--- Untersuchter Text ---
▶

Stabilität und Mobilität: Zwei Flüssigkeiten sind der Schlüssel
Phasenwechsel-Random-Access-Memory (PC-RAM) ist eine der neuesten und dennoch ausgereiftesten Speichertechnologien, die zur Erreichung höherer, nicht-flüchtiger Speicherdichten, geringeren Energieverbrauchs und verbesserter Skalierungsmöglichkeiten etabliert worden sind.

◀

--- Bereitgestelltes Material ---
▶

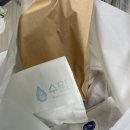 천하환경 | 천하제빵 소금치아바타 '수밀블랑제리' | 메뉴 추천, 웨이팅, 오픈런 후기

◀

--- Aufgabenstellung ---
Können Sie den Abschnitt aus dem Text über Phasenwechselspeicher zwischen „Stabilität und Mobilität: Zwei“ und „etabliert worden sind.“, beide eingeschlossen, noch einmal wiedergeben und dabei „Speichertechnologien“ gegen „Halbleitertechnologien“ tauschen?

--- Ergebnis ---
Stabilität und Mobilität: Zwei Flüssigkeiten sind der Schlüssel
Phasenwechsel-Random-Access-Memory (PC-RAM) ist eine der neuesten und dennoch ausgereiftesten Halbleitertechnologien, die zur Erreichung höherer, nicht-flüchtiger Speicherdichten, geringeren Energieverbrauchs und verbesserter Skalierungsmöglichkeiten etabliert worden sind.